# Listed entries

┌────────

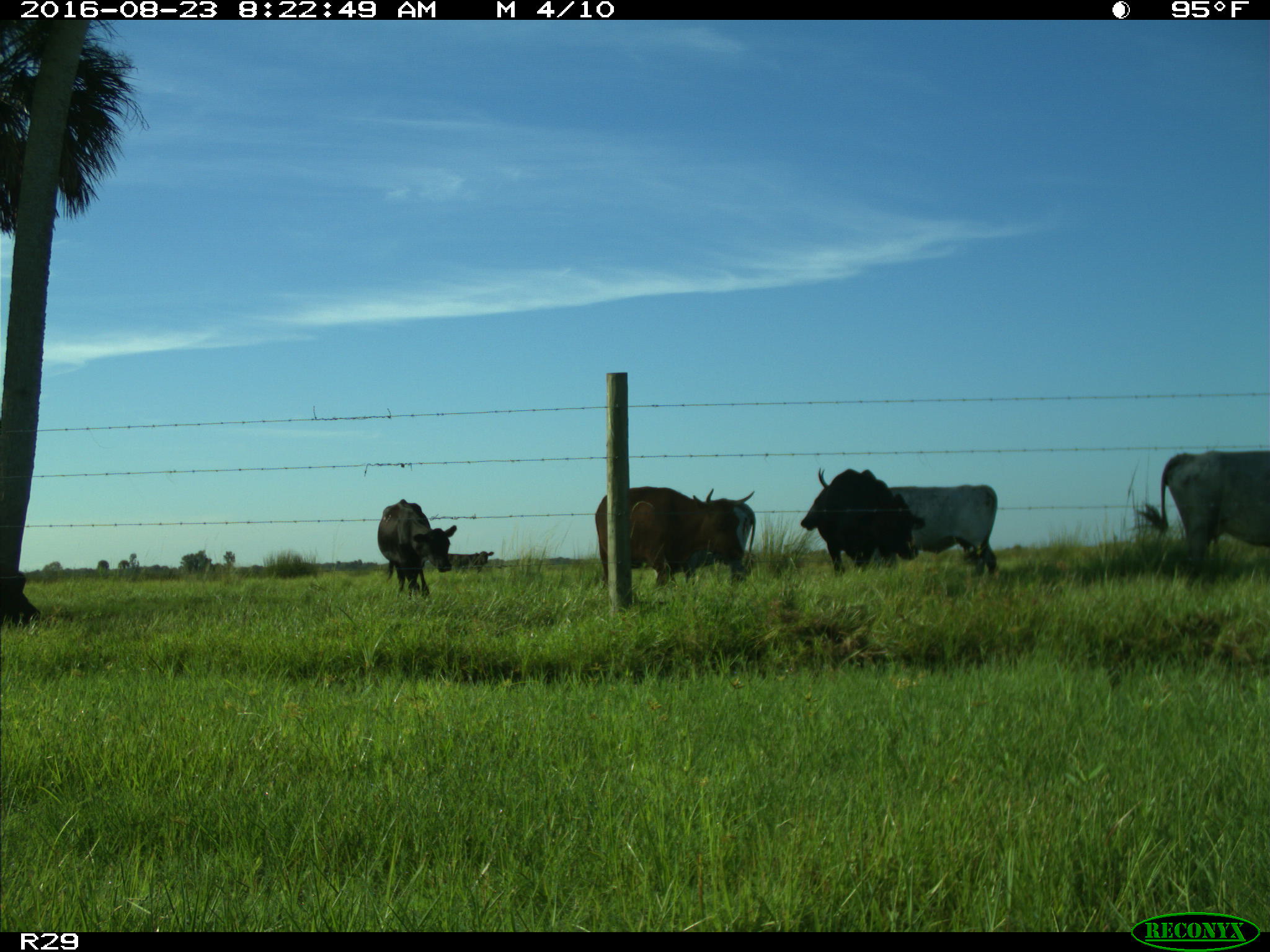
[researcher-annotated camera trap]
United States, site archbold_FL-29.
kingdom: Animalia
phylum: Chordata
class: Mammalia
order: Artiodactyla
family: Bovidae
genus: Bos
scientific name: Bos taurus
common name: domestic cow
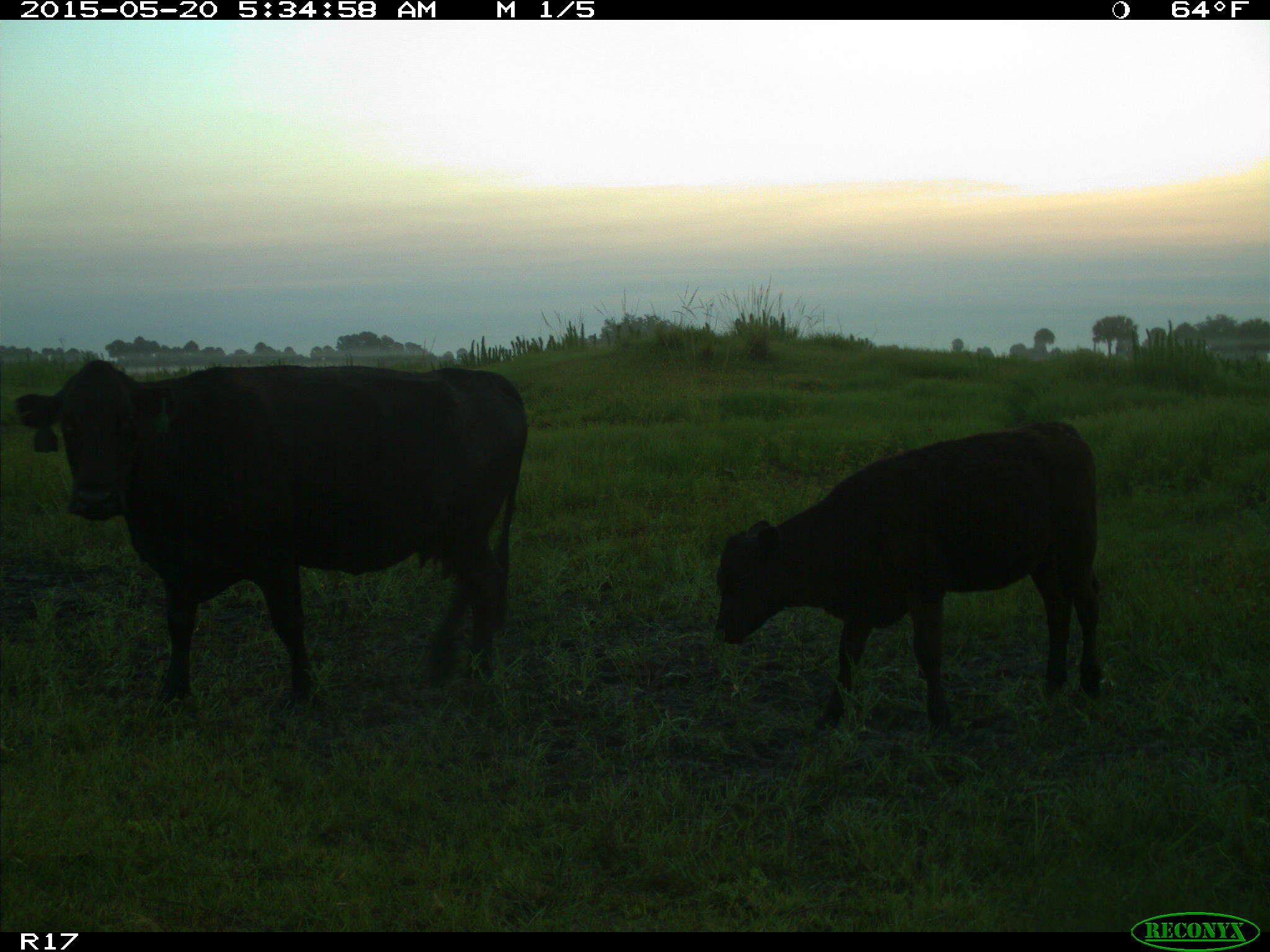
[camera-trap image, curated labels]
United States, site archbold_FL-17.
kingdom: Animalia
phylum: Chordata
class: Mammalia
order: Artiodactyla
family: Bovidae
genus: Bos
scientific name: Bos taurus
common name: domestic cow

└────────

# Your objective
None of the pictures should appear; repeat the records exactly otherwise.

# Task solution
[researcher-annotated camera trap]
United States, site archbold_FL-29.
kingdom: Animalia
phylum: Chordata
class: Mammalia
order: Artiodactyla
family: Bovidae
genus: Bos
scientific name: Bos taurus
common name: domestic cow
[camera-trap image, curated labels]
United States, site archbold_FL-17.
kingdom: Animalia
phylum: Chordata
class: Mammalia
order: Artiodactyla
family: Bovidae
genus: Bos
scientific name: Bos taurus
common name: domestic cow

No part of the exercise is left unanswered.